Its only competitor in the universe is the döner kebab, spit-roasted, spit-cooked for hours and hours of spiced meat rotated on a spit rotisserie, chopped up into strands and consumed in rollups like pita bread, rolls, or heaped onto rice filled. And no wonder that sooner or later everybody gets hooked on it. good, wholesome, homely food.
And then of course natuurlijk, the street food itself, the simit. Crispy on the outside and also inside, light inside and sesame-seed sprinkling atop, topped with add-ons of sprinkle more beyaz peynir (white cheese) and olives, or munched walking down the street en chemin to work. Simit became good Turkish society in 2023, consumed in Turkey as international [UNESCO Intangible Heritage Nominee].
Gözleme is from-scratch magic recreated street food heritage. Turkish quesadilla—mild, hand-stretched-from-scratch bread filled with duos of cheese, spinach, potato, or ground beef and then pan-fried in a curved frying pan called a sac.

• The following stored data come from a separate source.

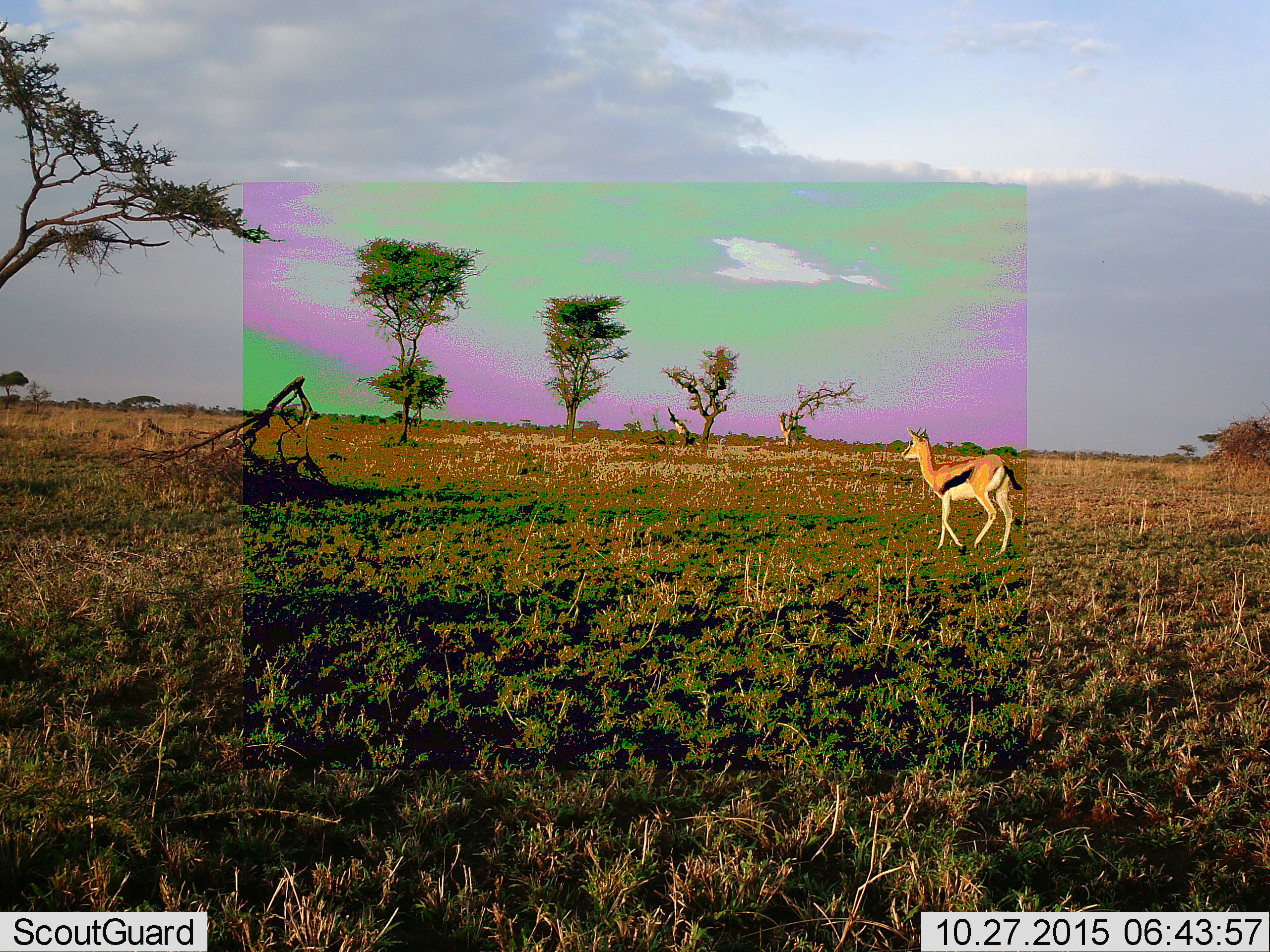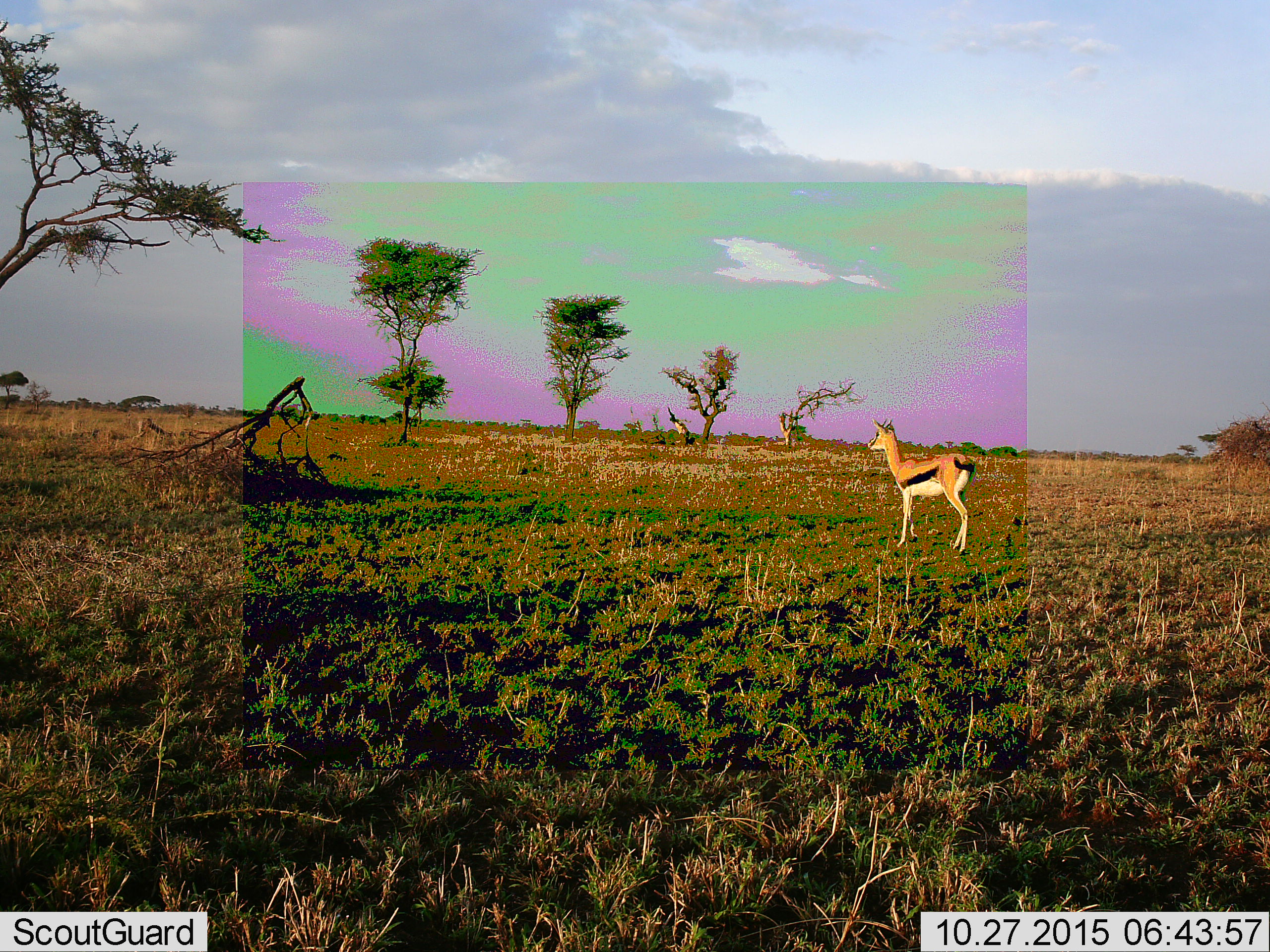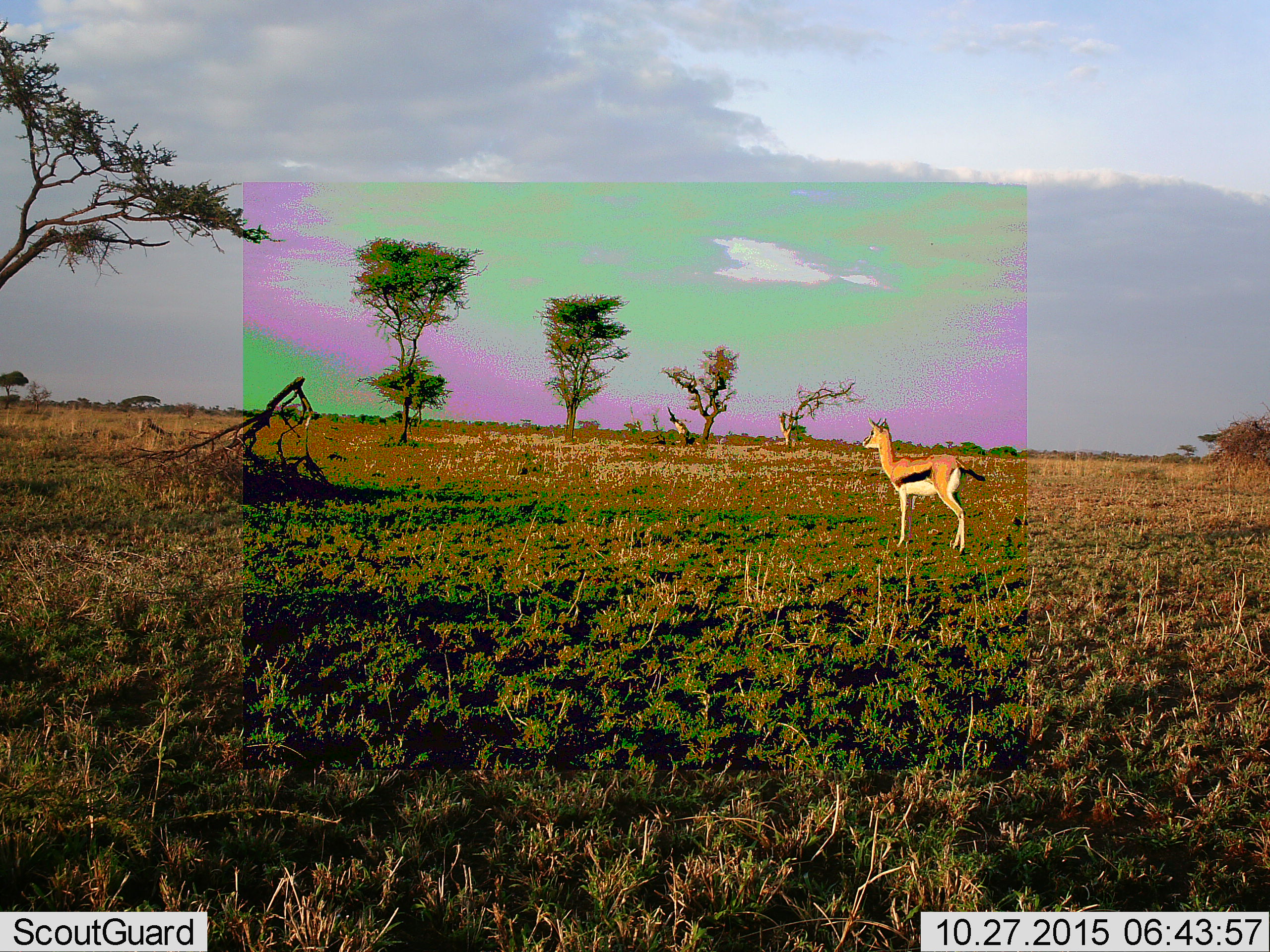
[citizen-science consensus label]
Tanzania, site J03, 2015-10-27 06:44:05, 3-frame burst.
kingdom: Animalia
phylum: Chordata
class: Mammalia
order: Artiodactyla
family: Bovidae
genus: Eudorcas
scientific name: Eudorcas thomsonii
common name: thomson's gazelle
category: gazellethomsons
Gazellethomsons (thomson's gazelle) (Eudorcas thomsonii), count 1. Behavior (volunteer vote fractions): standing 22%, resting 0%, moving 78%, interacting 0%. Young present (vote fraction): 0%. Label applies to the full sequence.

A Fine Dining Revolution that Goes Back Deep
Even if demise starts with food stalls outside five-star hotels and its final stand inside five-star hotels in Türkiye, the flavor is no less unique—but of fantasy and imagination.
More and more, Istanbul’s, Ankara’s, and Bodrum’s best restaurants are going back to their roots for contemporary taste. At the vanguard are chefs such as Fatih Tutak, who awarded TURK Fatih Tutak with the two 2022 Michelin stars. His menus will pillage early memory and Ottoman history and marry tall tales with haute cuisine.
Meze-appetizers blanket the table—all else is Turks’ delight in the kitchen. Hummus, baba ghanoush, and dolma (the grape leaves stuffed with rice and spice) old standbys are remade new by sheer presentation imagination or by openly showcasing regional spices, varying in flavor and texture which teases and tantalizes sharing.
Kuzu kuzu
A low and slow-cooked lamb shank in Anatolian spice is retro haute. It’s the kind that sneaks right on up over the head and speaks quietly of city and country roots.
Regional subtlety exists too. Herb and olive oil are indeed foundations of Aegean plate, but blackened meat, smoky spices, and dense vegetable stews are abhorred even in Gaziantep provinces of south-eastern Turkey—a legislative concession UNESCO has made for intangible world cultural heritage.
Herbs, Spices, and Sweet Conclusions
No discussion of Turkish cuisine is ever complete without reference to their aromatics. Sumac gives grilled meats a puckering zing, mint zest to yogurt sides, and smoked paprika depth to soups and stews. She weaves together thread from past patterns of being into flavor.
And dessert, of course. The choice is no challenge: baklava: filo, nuts, and syrup pastry dipped in syrup. But stray off the tourist path, and skipkünefe, a Hatay south east city street snack of pulled kadayıf dough, sweet syrup, and cheesy mouth-melting center cheese.
The balance of the leftovers of sweets like lokum (Turkish delight) and aşure (grain, nut, fruit pudding) is the balance of leftovers of the sweet tooth of the country’s past. And of food as fuel, naturally, but celebration, in short.
Where Tradition Meets Innovation
Turkish cuisine is Turkish history: tough, frontier-woman-strong, earthy. From hacked-off meat kebab off the curb of a hutu city street to the crisply set tasting table of courses under crystals, the Turkish table is a survival table, a belly-laughing table, and a culture-conquering table.
And yet while the world is pounded relentlessly into existence in the showroom of globalisation, Türkіye shines as an open beacon of change not change.